Collecting slow queries

Steps to identify slow queries on a cluster to easily find and tune poorly performing queries using the DataStax Enterprise Performance Service.

The node_slow_log table collects information about slow queries on a node and retains query information of long-running CQL statements to help you identify slow queries on a cluster to find and tune poorly performing queries. Collecting slow query logs is enabled by default. You can also use OpsCenter to view, troubleshoot, and trace Slow Queries.

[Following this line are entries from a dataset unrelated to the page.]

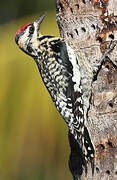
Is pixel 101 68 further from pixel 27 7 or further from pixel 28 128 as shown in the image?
pixel 27 7

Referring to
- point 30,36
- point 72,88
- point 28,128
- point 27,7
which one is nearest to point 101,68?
point 72,88

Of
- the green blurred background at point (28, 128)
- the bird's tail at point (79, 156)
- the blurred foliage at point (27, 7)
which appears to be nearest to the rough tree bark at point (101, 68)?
the bird's tail at point (79, 156)

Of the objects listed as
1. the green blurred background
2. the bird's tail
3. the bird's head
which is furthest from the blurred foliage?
the bird's tail

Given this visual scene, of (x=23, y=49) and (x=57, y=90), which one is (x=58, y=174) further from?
(x=23, y=49)

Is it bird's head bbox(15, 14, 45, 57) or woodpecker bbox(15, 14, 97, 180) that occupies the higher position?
bird's head bbox(15, 14, 45, 57)

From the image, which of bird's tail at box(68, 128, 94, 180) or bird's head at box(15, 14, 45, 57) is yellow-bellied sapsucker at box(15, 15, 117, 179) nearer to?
bird's tail at box(68, 128, 94, 180)

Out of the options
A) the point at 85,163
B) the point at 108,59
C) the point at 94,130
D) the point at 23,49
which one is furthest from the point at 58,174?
the point at 23,49
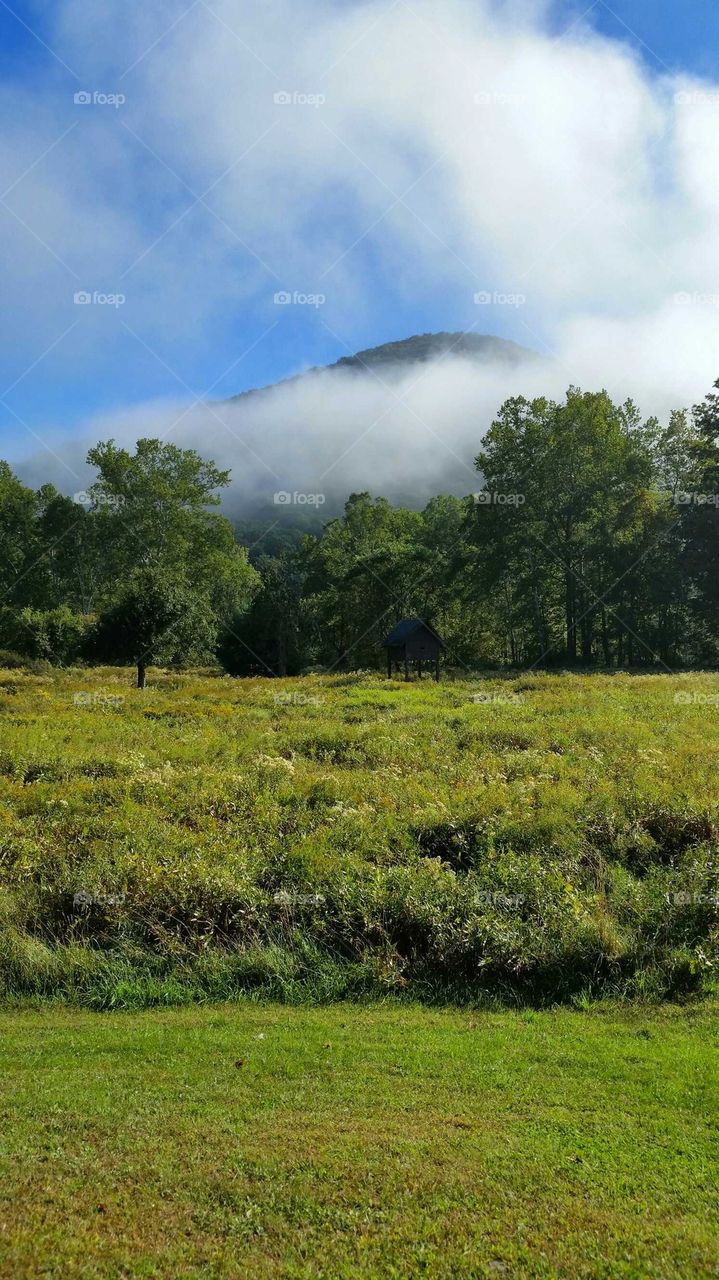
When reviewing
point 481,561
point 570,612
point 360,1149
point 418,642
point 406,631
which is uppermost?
point 481,561

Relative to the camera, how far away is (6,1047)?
6.94 meters

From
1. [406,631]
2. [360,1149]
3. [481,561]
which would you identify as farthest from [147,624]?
[360,1149]

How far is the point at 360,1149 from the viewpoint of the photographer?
490 centimetres

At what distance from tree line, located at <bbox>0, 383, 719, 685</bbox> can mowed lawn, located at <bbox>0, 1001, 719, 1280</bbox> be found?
124 feet

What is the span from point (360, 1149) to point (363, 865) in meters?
6.17

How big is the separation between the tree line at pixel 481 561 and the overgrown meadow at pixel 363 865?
27557 millimetres

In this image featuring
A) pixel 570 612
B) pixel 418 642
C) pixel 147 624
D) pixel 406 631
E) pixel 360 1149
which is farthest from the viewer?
pixel 570 612

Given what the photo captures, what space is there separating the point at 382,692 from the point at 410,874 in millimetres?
23484

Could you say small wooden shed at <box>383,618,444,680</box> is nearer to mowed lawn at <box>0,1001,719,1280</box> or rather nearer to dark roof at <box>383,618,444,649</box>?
dark roof at <box>383,618,444,649</box>

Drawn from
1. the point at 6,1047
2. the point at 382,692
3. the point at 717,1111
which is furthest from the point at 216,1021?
the point at 382,692

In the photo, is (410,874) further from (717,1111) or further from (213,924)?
(717,1111)

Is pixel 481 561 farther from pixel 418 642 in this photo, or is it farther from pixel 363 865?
pixel 363 865

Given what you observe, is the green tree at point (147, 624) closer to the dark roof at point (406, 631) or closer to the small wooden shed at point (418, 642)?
the dark roof at point (406, 631)

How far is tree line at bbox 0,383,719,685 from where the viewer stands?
55062 millimetres
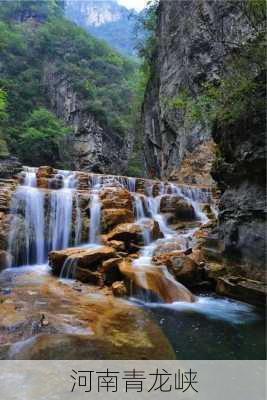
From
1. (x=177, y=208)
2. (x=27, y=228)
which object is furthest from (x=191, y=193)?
(x=27, y=228)

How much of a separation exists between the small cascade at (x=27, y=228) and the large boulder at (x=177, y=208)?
4.87m

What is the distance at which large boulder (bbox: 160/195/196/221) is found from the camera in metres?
13.0

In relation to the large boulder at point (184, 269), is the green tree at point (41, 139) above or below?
above

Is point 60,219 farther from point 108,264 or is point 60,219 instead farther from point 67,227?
point 108,264

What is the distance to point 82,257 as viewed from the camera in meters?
8.06

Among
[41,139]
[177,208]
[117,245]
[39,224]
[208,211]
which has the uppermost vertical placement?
[41,139]

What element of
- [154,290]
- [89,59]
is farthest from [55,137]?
[154,290]

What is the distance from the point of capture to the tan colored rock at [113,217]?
10.7 m

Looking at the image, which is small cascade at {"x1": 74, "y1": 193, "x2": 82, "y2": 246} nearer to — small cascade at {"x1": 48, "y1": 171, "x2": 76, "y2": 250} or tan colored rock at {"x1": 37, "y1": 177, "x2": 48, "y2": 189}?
small cascade at {"x1": 48, "y1": 171, "x2": 76, "y2": 250}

Pending inserts into the node_slow_log might still be processed after the service has been disabled. You can enable and disable the service. After the service is disabled, the logging of queries that take longer than the specified threshold is stopped. However, disabling the logging does not flush the pending write queue, a background thread eventually processes everything.

The location of the dse.yaml file depends on the type of installation:
Installer-Services /etc/dse/dse.yaml
Package installations /etc/dse/dse.yaml
Installer-No Services install_location/resources/dse/conf/dse.yaml
Tarball installations install_location/resources/dse/conf/dse.yaml

Procedure

  1. By default, collection is enabled for statements that are issued when the query exceeds a specified time threshold.
    • To permanently enable collecting information on slow queries, edit the dse.yaml file and uncomment the cql_slow_log_options parameters, and define values for the CQL slow log settings:
      cql_slow_log_options
      cql_slow_log_options:
          enabled: true
          threshold: 2000.0
          minimum_samples: 100
          ttl_seconds: 259200
      Report distributed sub-queries for Solr (query executions on individual shards) that take longer than a specified period of time. See Collecting slow queries.
    • To temporarily disable collecting information on slow queries that exceeded the threshold of 2000 milliseconds:
      $ dsetool perf cqlslowlog disable
      
    • To temporarily change the threshold to collect information on 5% of the slowest queries:
      $ dsetool perf cqlslowlog 95.0
      After you collect information using this temporarily set threshold, you can run a script to view queries that took longer with this threshold than the previously set threshold. For example:
      $ cqlsh 
      cqlsh> use dse_perf; 
      cqlsh:dse_perf> select * from node_slow_log;
      ...
  2. You can export slow queries using the CQL copy command:
    cqlsh:dse_perf> COPY node_slow_log ( date, commands, duration ) TO 'slow_queries.csv' WITH HEADER = true;